If Apple could strengthen its security system, and according to experts it succeeded, the company – says the NYT – will create a significant technological challenge for law enforcement and intelligence, even if the Obama administration were to win his legal battle on the iPhone aggressor San Bernadino. The FBI should find another way to circumvent the security of Apple, with a new cycle of litigation and technical corrections by the Cupertino company. The only way to get out of this confrontation, according to experts, will be an intervention of Congress, to clarify and define what are the possible obligations of computer companies.
armored iCloud for Cupertino . Even according to the Financial Times Apple would be working to strengthen the security of its systems. The British newspaper, citing sources close to the operation, reveals that the Cupertino company is working to lock iCloud, the cloud where the data of the users ‘backup’ are kept: personal information, pictures, email contact.
In this way Apple wants to make it harder to access by hackers, but also on the part of the investigating authorities. In practice, with the new Apple system put in place a mechanism that will make it impossible for the same company to grant the FBI or anyone else access to user data on its iCloud systems.
So far, those who are holding the investigations in the United States had the opportunity to ask a judge to order forcing Apple to go to the authorities the saved data and encrypted.
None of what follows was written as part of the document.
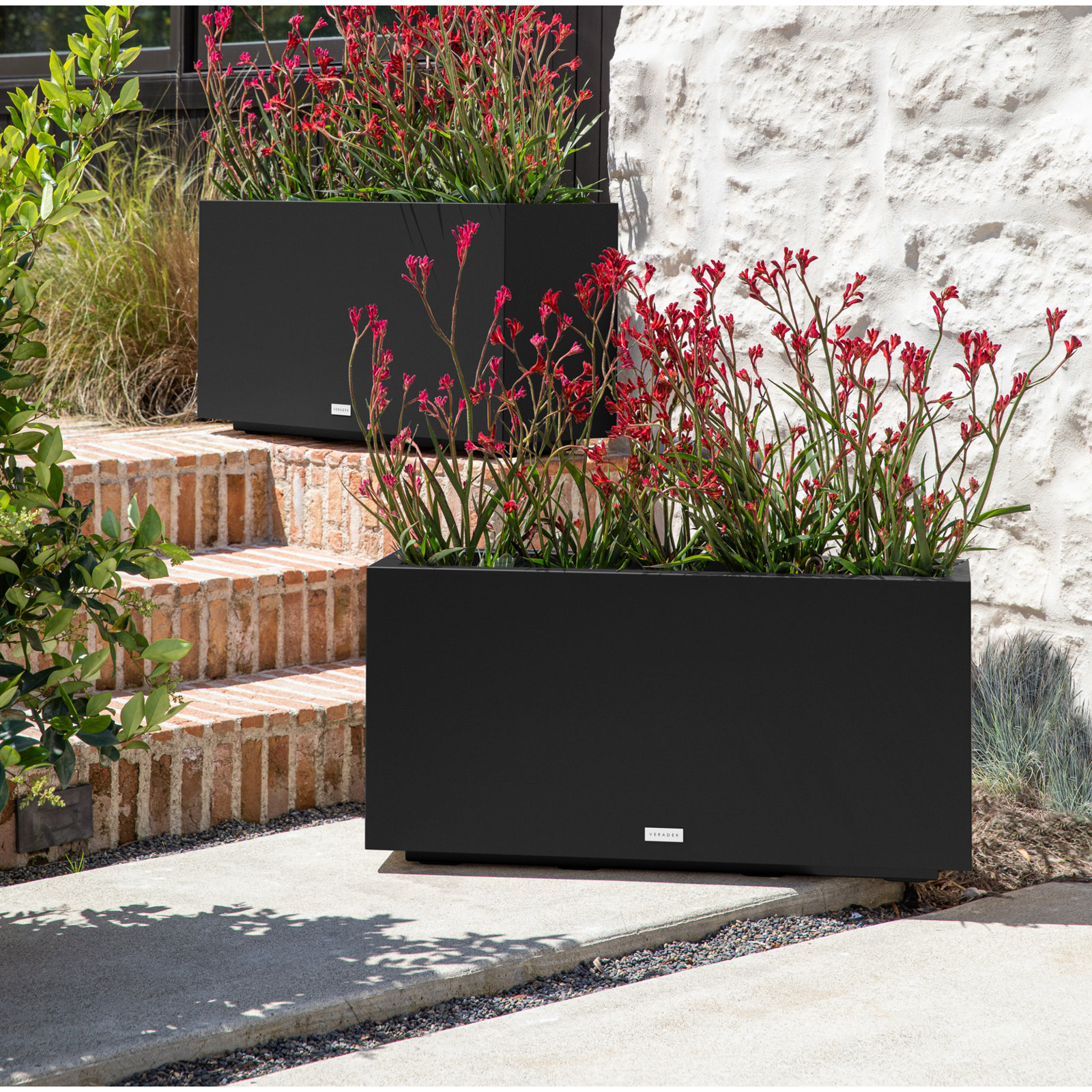 Block Series 38" Planter Box, 16” H x 32” W x 10” D, Black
Under the new system, Apple will no longer have access to the access keys encrypted in iCloud, and this means that customers who forget their passwords to iCloud will no longer have the ability to access personal data stored on the Apple system.
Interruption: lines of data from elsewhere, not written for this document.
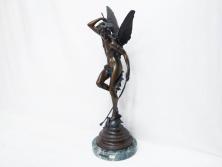 【古美術買取】フランスの彫刻家　J Coutan ROME　ジュール・フェリックス・クータン　キューピッド　ブロンズ像(Jules Felix Coutan、Cupid、天使、置物、オブジェ)を買取りました。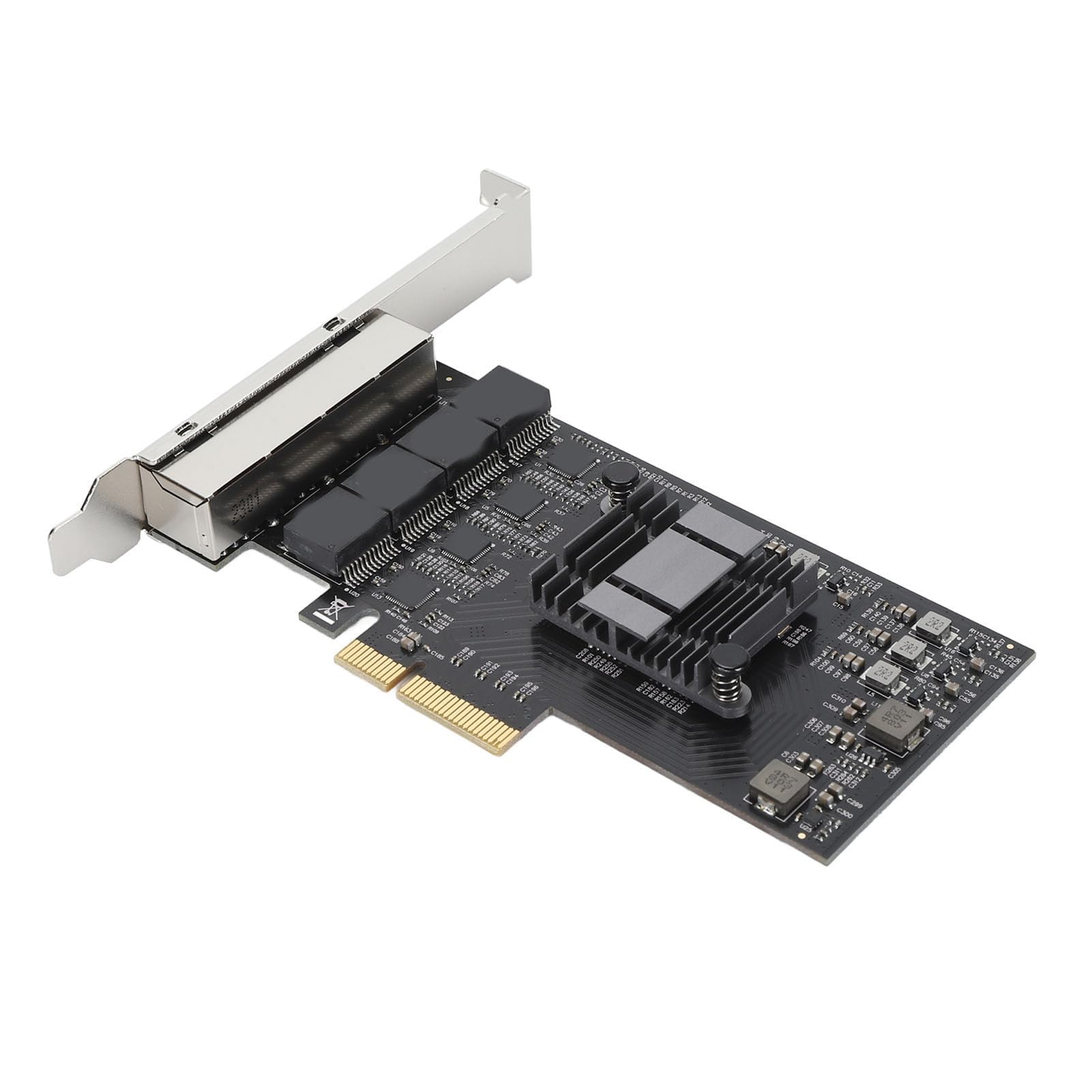 Dpofirs Wydajny Adapter Interfejsu Karty Sieciowej PCIe 2,5 Gb z 4 Portami RJ45 dla Serwera, Chip RTL8125BG, Karta Sieciowa Ethernet 2500 Mbps [/] PCI Express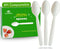 200 Count Heavy-Duty Compostable Spoons, BPI Certified Large Disposable Flatware Utensils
Tim Cook: “Software as a cancer.” Meanwhile, and as for the open questions, the CEO of Apple Tim Cook in an interview with the ABC network, said that forcing the release of iPhone is “the equivalent of cancer software.” “We are asking you to write a program that could expose people to heavy vulnerabilities,” said Cook, “One thing that would be bad for America, and that it could establish a precedent that I would put many people in danger.”
the number one FBI: “It would not “we’re not trying to set a precedent”: so said James Comey, the number one of the FBI, in a ‘hearing in Congress. A few hours before the deadline for submission of documents to court by Apple, Comey back on the case pressed by MPs. “The code that the judge has ordered Apple to write only work for quell’iphone”. Comey, who said to “love the privacy,” he said before the intelligence committee of the chamber that “unlikely” the case of San Bernardino “will serve as a trailblazer.”